超级电容器是一种重要的能量存储器件，具有高功率密度和长循环寿命。目前常用的乙腈基电解质往往存在腐蚀严重、毒性强等问题。本文以1,3-二氧代烷（DOL）为溶剂，双（（三氟甲基）磺酰）氮化锂（LiTFSI）为锂盐，形成无毒、无腐蚀、高离子电导率的sc电解质。制备的dl - litfsi电解质的离子电导率达到3.26 × 10−3 S cm−1。此外，通过添加1,2-二甲氧基乙烷（DME）改善了电解质的性能。
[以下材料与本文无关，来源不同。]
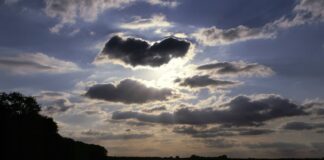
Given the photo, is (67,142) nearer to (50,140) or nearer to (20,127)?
(50,140)

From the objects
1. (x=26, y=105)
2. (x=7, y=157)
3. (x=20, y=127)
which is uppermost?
(x=26, y=105)

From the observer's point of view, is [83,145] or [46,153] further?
[83,145]

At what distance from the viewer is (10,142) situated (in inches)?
3004

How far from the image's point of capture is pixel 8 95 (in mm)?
112688

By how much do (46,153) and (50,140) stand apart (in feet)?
8.92

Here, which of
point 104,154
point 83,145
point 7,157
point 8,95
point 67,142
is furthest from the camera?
point 104,154

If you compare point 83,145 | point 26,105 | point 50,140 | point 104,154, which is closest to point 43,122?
point 50,140

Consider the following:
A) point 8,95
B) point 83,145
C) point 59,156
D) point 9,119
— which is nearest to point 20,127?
point 9,119

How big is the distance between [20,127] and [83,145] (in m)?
28.2

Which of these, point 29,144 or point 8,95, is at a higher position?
point 8,95

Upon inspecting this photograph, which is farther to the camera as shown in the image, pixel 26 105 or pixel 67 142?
pixel 26 105

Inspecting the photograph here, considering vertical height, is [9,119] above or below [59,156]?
above

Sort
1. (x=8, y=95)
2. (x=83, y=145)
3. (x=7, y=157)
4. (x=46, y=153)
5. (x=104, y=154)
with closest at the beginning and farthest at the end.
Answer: (x=7, y=157) → (x=46, y=153) → (x=83, y=145) → (x=8, y=95) → (x=104, y=154)

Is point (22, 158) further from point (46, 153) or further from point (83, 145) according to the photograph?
point (83, 145)
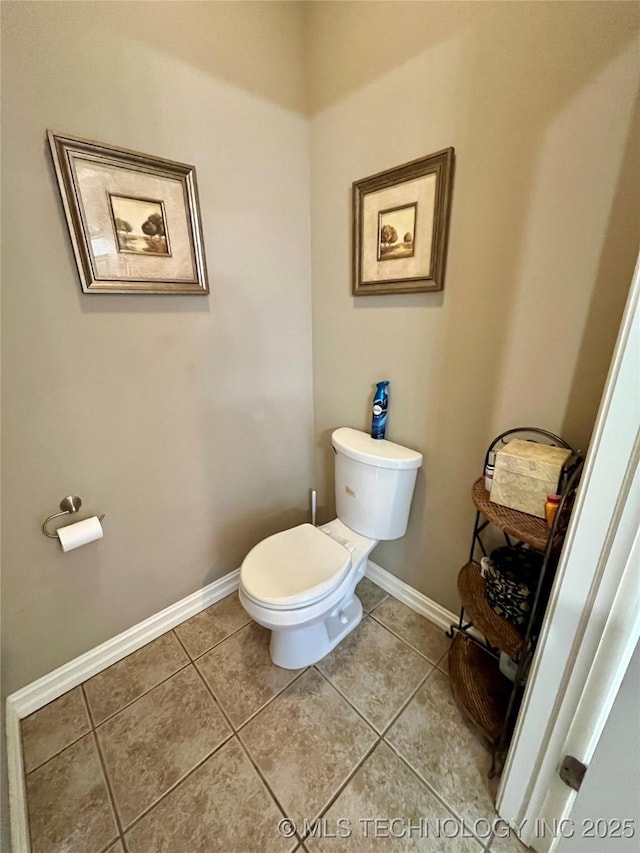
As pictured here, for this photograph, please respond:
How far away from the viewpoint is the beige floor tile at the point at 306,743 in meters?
0.99

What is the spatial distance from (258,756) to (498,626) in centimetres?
83

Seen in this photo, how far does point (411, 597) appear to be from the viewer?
5.15ft

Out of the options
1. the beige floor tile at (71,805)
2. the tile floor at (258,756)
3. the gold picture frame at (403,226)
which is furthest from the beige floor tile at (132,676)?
the gold picture frame at (403,226)

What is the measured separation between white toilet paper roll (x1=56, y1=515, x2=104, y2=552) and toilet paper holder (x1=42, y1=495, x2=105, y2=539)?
0.03m

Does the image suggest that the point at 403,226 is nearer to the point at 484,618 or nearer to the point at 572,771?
the point at 484,618

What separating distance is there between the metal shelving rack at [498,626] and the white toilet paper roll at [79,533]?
1.20 meters

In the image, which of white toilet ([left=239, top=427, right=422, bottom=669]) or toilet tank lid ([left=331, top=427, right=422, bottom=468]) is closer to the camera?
white toilet ([left=239, top=427, right=422, bottom=669])

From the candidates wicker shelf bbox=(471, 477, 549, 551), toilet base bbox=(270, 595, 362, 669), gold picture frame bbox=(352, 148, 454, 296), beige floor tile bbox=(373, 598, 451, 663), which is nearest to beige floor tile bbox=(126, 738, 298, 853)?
toilet base bbox=(270, 595, 362, 669)

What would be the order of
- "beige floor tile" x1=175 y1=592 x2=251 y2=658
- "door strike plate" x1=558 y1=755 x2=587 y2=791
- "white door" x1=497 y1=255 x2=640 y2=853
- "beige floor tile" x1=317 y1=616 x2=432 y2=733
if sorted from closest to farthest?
"white door" x1=497 y1=255 x2=640 y2=853 < "door strike plate" x1=558 y1=755 x2=587 y2=791 < "beige floor tile" x1=317 y1=616 x2=432 y2=733 < "beige floor tile" x1=175 y1=592 x2=251 y2=658

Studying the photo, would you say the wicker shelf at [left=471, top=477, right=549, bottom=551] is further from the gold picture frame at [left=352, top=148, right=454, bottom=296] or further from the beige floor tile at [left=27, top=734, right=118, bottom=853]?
the beige floor tile at [left=27, top=734, right=118, bottom=853]

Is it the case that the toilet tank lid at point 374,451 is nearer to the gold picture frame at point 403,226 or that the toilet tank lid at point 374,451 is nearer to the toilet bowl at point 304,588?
the toilet bowl at point 304,588

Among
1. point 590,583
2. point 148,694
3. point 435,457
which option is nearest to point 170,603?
point 148,694

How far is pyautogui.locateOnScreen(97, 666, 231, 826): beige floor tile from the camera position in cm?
100

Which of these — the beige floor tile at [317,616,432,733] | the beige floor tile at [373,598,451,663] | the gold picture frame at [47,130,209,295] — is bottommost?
the beige floor tile at [317,616,432,733]
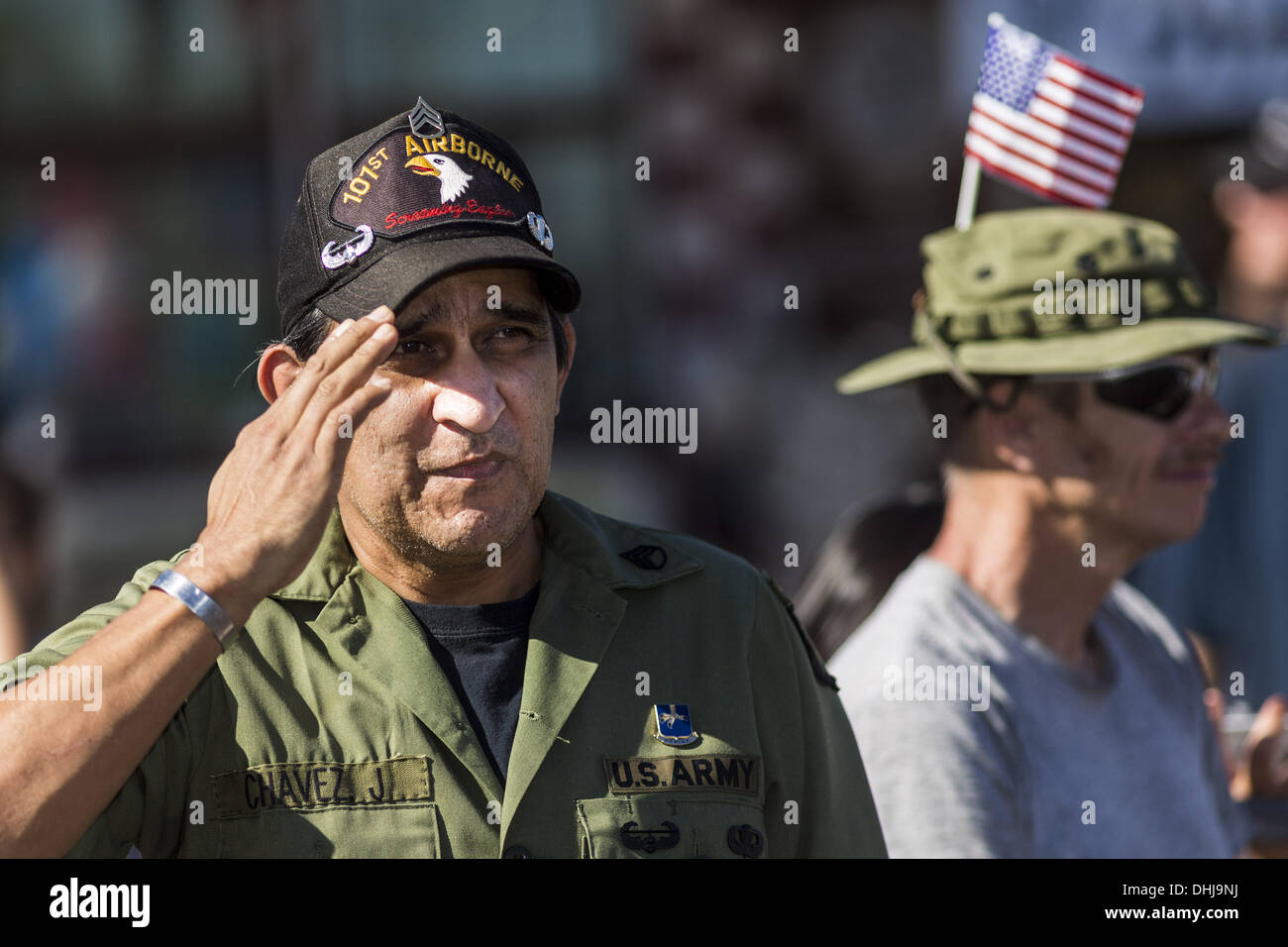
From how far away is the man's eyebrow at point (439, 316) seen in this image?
2344 millimetres

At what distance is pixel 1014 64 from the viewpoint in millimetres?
4348

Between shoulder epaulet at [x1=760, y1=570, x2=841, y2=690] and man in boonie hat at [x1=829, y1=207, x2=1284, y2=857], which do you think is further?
man in boonie hat at [x1=829, y1=207, x2=1284, y2=857]

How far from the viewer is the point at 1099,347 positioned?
138 inches

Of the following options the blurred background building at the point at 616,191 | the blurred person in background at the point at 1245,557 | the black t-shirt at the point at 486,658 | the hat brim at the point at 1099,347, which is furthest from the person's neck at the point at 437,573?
the blurred background building at the point at 616,191

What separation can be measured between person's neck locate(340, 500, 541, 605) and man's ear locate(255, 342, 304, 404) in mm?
224

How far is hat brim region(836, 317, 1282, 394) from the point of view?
344 centimetres

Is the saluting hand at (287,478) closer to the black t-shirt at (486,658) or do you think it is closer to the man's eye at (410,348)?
the man's eye at (410,348)

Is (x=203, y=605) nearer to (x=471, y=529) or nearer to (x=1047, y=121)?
(x=471, y=529)

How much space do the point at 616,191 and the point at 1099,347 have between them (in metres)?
3.19

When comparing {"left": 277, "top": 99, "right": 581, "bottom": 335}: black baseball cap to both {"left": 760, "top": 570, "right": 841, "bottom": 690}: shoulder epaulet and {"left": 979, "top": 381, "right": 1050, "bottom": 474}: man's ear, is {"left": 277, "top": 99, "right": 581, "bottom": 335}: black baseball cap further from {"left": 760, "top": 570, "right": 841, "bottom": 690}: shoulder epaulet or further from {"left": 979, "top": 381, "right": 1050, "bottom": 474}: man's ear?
{"left": 979, "top": 381, "right": 1050, "bottom": 474}: man's ear

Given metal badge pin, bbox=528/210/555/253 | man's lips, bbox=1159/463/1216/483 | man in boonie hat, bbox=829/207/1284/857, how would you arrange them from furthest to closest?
man's lips, bbox=1159/463/1216/483 < man in boonie hat, bbox=829/207/1284/857 < metal badge pin, bbox=528/210/555/253

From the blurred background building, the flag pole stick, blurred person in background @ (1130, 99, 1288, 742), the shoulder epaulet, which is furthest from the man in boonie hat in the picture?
the blurred background building
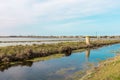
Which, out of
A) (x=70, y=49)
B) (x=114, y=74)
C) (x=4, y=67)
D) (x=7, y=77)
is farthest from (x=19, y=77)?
(x=70, y=49)

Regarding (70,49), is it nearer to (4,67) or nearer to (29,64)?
(29,64)

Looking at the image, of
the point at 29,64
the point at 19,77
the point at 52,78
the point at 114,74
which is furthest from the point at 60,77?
the point at 29,64

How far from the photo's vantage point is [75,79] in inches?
952

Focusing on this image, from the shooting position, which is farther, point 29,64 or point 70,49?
point 70,49

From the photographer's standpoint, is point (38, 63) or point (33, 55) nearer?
point (38, 63)

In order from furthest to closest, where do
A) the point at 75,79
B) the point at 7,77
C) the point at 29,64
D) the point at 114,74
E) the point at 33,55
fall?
1. the point at 33,55
2. the point at 29,64
3. the point at 7,77
4. the point at 75,79
5. the point at 114,74

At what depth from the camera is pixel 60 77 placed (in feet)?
84.6

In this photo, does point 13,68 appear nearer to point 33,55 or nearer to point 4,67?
point 4,67

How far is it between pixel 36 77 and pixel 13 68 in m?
7.19

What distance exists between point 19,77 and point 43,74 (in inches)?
111

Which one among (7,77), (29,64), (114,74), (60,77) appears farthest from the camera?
(29,64)

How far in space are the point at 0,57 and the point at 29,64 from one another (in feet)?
15.6

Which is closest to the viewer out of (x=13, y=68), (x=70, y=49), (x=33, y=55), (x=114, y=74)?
(x=114, y=74)

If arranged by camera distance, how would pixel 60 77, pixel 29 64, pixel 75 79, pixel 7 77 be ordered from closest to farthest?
pixel 75 79, pixel 60 77, pixel 7 77, pixel 29 64
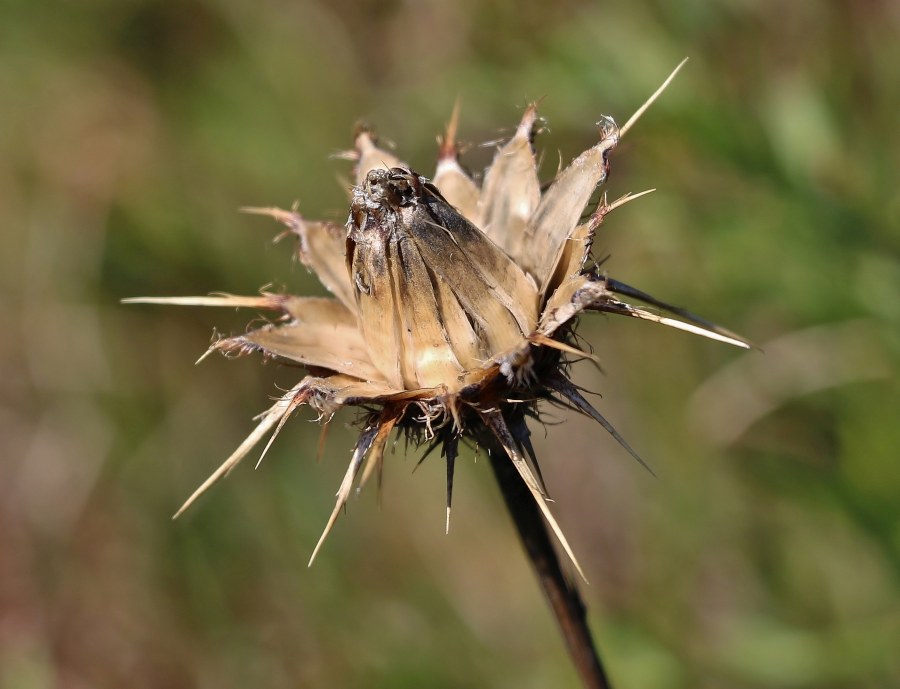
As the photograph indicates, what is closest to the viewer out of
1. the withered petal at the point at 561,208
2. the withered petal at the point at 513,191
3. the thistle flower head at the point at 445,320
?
the thistle flower head at the point at 445,320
二甲醚的加入降低了电解质的粘度，离子电导率提高到1.73 × 10−2 S cm−1。DOL/DME复合电解质赋予活性炭（AC） SC更高的循环性能，在2 a g−1的电流密度下，循环15,000次后容量保持率为82%。此外，在10a g−1的电流密度下，在11000次循环后，绕线圆柱形SC的容量保持率为81.4%。值得注意的是，该电解质使SCs能够在- 30°C下工作，并且仍然提供高比电容和长充电/放电循环。这种环境友好型的电解液有望促进高压sc的绿色发展。

本文章由计算机程序翻译，如有差异，请以英文原文为准。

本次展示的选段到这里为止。